Serum procarboxypeptidase A (pro-CPA) and carboxypeptidase A (CPA) levels in control groups and all patients.

In patients with acute pancreatitis, the serum pro-CPA levels were 17.23 ± 1.93 (range, 12.5–20) and the serum CPA levels were 0.61 ± 0.21 (range, 0.15–1.0). In patients with chronic pancretitis, the serum pro-CPA levels were 4.04 ± 1.13 (range, 2.0–6.9) and the serum CPA levels were 0.21 ± 0.6 (range, 0.1–0.41). In patients with pancreatic cancer, the serum pro-CPA levels 39.02 ± 14.78 (range, 12.8–79.4) and the serum CPA levels were 1.63 ± 0.41 (range, 1.0–3.0). In the control group, the serum pro-CPA levels were 2.12 ± 0.28 (range, 1.5–2.8) and the serum CPA levels were 0.09 ± 1.65 (range, 0.02–1.97).

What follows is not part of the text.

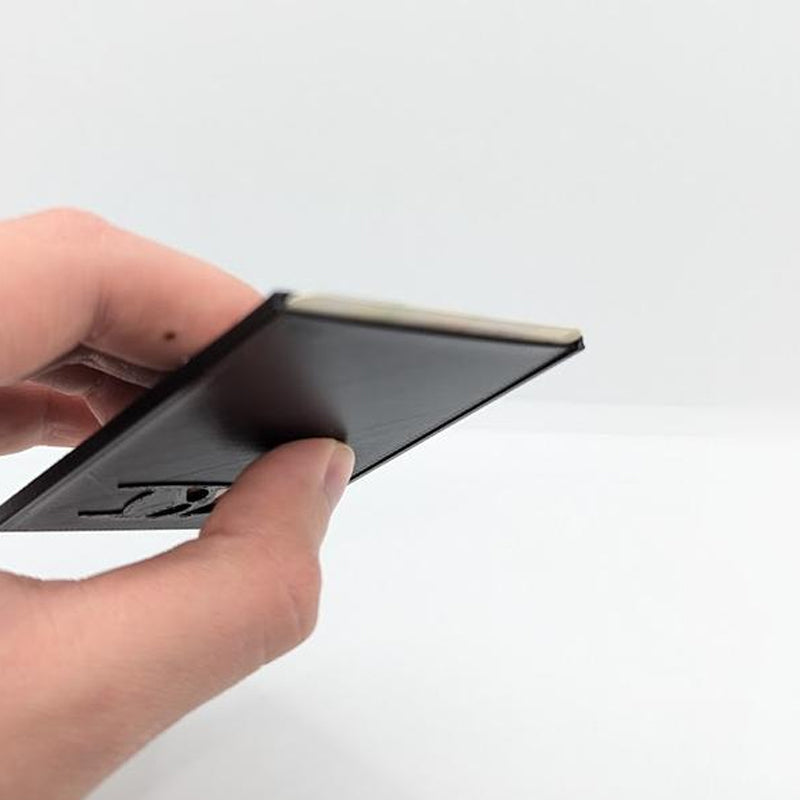 Vivolux | Batman ID-Kartenhülle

Serum pro-CPA and CPA levels were significantly higher in acute and chronic pancreatic cancer patients compared to the control group (p < 0.001). Pancreatic cancer patients had significantly higher serum pro-CPA and CPA levels when compared with acute and chronic pancreatitis cases (p < 0.001). Serum pro-CPA and CPA levels were higher in acute pancreatitis compared to the chronic pancreatitis (p < 0.001). These parameters were lower in patients with chronic pancreatitis and control groups (p < 0.001).

Discussion

In this sudy, we demonstrated that serum pro-CPA and CPA levels were increased in either pancreatitis or pancreatic malignancy.

Acute pancreatitis induces a strong sterile inflammatory response in experimental animal models and in humans. Inflammatory mediators seem to play an important role in the pathogenesis of pancreatitis and inflammatory response.^7–9

The spread of chronic inflammatory molecules by these cells and the deposition of collagen are due to the stimulation of the pancreatic stellate cell. ¹⁰ However, the clinical values of these markers for the diagnosis of inflammatory diseases, acute pancreatitis and pancreatic cancer are very important.

Pro-CPA and CPA produced by the pancreas and their respective serum concentrations are affected by pathologic process in the gland. In a study it was demostrated that the ductal cells of the gland should have enhanced serum concentrations of pro-CPA, a protein that is made in the acinar cells. ¹¹

We suggested that with the progress of the pancreatic diseases, the pancreatic duct gets obstructed, resulting in the damage of the upstream acinar cells and release of pro-CPA. It would be supposed that in a healthy individual in whom a pancreatic disease had originated, there would be enhancing serum levels of pro-CPA, as more and more acinar cells were affected by the obstructed pancreatic duct.

The presence of these markers is often associated with pancreatic disease. With respect to CPA, in the absence of inflammation as in pancreatitis, there would be no mechanism for the activation of the pro-CPA. Therefore, these values would remain within the regular range until the loss of the functioning acinar cells would engender an elevated refusal in the serum content of the active enzyme. ¹² Our results were consistent with that of Shamamian and Matsugi and collegaues, in that we found higher serum pro-CPA and CAP levels in patients with pancreatic cancer.^11,12

Our study demonstrated that pro-CPA and CPA levels will elicit the best measure of pancreatic diseases, especially pancreatic cancer development.

This study showed an important correlation between serum pro-CPA, CPA levels and pacreatic diseases especially pancreatic cancer. But, we did not show the correlation between serum levels and tumor location, metastasis and the size of the tumor.

In conclusion, pro-CPA and CPA levels may play an important role in the inflammatory disease of the pancreas. Furthermore, these parameters may be a serum marker for the diagnosis of pancreatic diseases.